Прежде всего Виктор разыскал Ларина.
— Рад видеть живым, — козырнул Ларин.
Громов досадливо отмахнулся.
— Седых столько о вас рассказывал, — продолжал Ларин. — Да и я вспоминал.
— Погодите-погодите, уж не вы ли тот лейтенант?…
— Я, — широко улыбнулся Ларин. — Это я провожал вас в ночь на третье.
— Ну конечно! Вы еще о лягушках говорили, об осоке…
— Так точно.
— И о пенечке с пулеметчиком.
— Вы его взяли?
Громов внимательно посмотрел на заострившееся лицо лейтенанта, пытаясь найти хоть какие-то черты запомнившейся ему миловидной юности, но все бесследно исчезло. Перед ним стоял пехотный лейтенант в выгоревшей, потрепанной гимнастерке. «Тело легкое, собранное, нога тонкая, быстрая, глаз внимательный, острый, рука сухая, твердая, медаль «За отвагу» тоже кое о чем говорит», — прикидывал он шансы Ларина стать разведчиком.
— Языком владеете?
— Французским, — развел руками Ларин. — Учу немецкий. По разговорнику, но кое-что уже понимаю.
— Это хорошо. Язык врага знать надо. И не только язык. Привычки, манеры, особенности характера, слабости — это в нашем деле тоже дорого стоит. Не хочу неволить, — неожиданно твердо сказал он. — Могу, но не буду. Воевать в разведке не каждому по плечу, бывало, помучившись с нами, офицеры просились в стрелковые взводы. Поэтому вопрос ставлю со всей ответственностью: хотели бы вы, лейтенант Ларин, стать командиром разведвзвода? Не торопитесь, подумайте.
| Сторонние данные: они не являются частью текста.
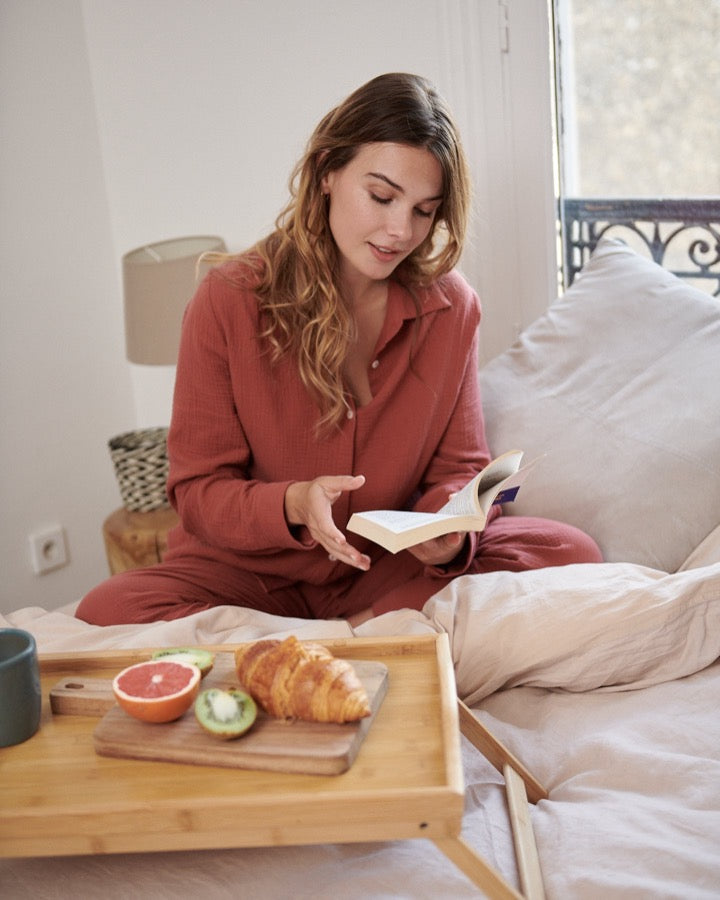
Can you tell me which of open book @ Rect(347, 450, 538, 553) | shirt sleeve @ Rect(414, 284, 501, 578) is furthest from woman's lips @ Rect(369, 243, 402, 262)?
open book @ Rect(347, 450, 538, 553)

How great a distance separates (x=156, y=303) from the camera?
2344mm

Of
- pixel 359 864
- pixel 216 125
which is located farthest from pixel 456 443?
pixel 216 125

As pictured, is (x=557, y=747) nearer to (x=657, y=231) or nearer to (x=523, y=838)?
(x=523, y=838)

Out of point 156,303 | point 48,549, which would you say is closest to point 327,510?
point 156,303

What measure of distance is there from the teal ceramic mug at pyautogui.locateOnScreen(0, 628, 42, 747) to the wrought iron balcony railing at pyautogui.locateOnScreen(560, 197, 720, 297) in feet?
5.05

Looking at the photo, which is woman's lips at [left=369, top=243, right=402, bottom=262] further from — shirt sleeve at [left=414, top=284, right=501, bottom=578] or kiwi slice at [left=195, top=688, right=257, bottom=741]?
kiwi slice at [left=195, top=688, right=257, bottom=741]

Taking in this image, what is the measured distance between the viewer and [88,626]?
5.06 ft

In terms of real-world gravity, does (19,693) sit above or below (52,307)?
below

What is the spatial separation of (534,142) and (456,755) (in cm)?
151

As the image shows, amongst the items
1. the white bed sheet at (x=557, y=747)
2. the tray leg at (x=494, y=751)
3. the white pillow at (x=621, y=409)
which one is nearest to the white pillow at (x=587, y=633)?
the white bed sheet at (x=557, y=747)

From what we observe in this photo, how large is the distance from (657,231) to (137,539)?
1264 millimetres

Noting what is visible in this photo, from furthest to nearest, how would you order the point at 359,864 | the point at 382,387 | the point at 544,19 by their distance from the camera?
the point at 544,19 < the point at 382,387 < the point at 359,864

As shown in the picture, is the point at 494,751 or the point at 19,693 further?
the point at 494,751

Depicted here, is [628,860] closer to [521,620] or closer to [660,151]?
[521,620]
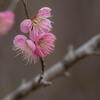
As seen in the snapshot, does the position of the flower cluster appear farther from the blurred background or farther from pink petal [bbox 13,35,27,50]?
the blurred background

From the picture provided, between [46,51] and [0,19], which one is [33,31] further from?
[0,19]

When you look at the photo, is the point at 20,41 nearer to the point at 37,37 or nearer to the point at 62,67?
the point at 37,37

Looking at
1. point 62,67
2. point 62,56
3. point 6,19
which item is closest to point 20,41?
point 6,19

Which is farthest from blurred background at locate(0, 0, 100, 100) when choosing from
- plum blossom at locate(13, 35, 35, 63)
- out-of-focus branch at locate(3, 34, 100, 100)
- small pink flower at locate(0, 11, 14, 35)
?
plum blossom at locate(13, 35, 35, 63)

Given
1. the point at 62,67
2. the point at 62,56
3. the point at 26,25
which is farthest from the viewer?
the point at 62,56

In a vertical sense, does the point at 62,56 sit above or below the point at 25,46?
below

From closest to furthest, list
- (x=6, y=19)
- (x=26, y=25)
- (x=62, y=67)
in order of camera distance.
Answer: (x=26, y=25)
(x=6, y=19)
(x=62, y=67)
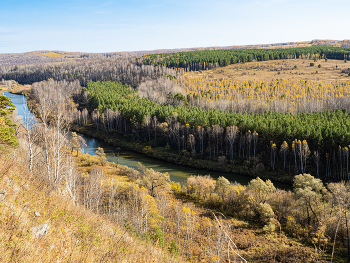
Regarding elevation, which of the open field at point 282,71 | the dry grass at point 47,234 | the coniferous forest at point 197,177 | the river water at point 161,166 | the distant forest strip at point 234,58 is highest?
the distant forest strip at point 234,58

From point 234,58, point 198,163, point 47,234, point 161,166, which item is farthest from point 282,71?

— Я уже думал, — сразу ответил Ларин. — Даже жалел, что не могу прийти к вам лично. Но когда узнал, что вы живы, решил действовать. Вот рапорт с просьбой перевести в разведку, — протянул он аккуратно сложенный листок.
— Руку, лейтенант! — улыбнулся Громов. — Принимайте командование первым взводом и… начинайте его комплектовать.
Еще трое суток капитан Громов мотался по частям и наконец смог доложить, что разведрота пополнена. Именно так он сказал, считая, что, если от подразделения остался хоть один человек, оно не создается заново, а пополняется. Полковник Сажин попросил показать новобранцев. Во главе первого взвода стоял лейтенант Ларин. Второй принял пока что долечивающийся младший лейтенант Седых (полковник прямо в палатке поздравил его с присвоением офицерского звания). На правом фланге третьего — коренастый лейтенант-сапер с соответствующей росту короткой фамилией Зуб.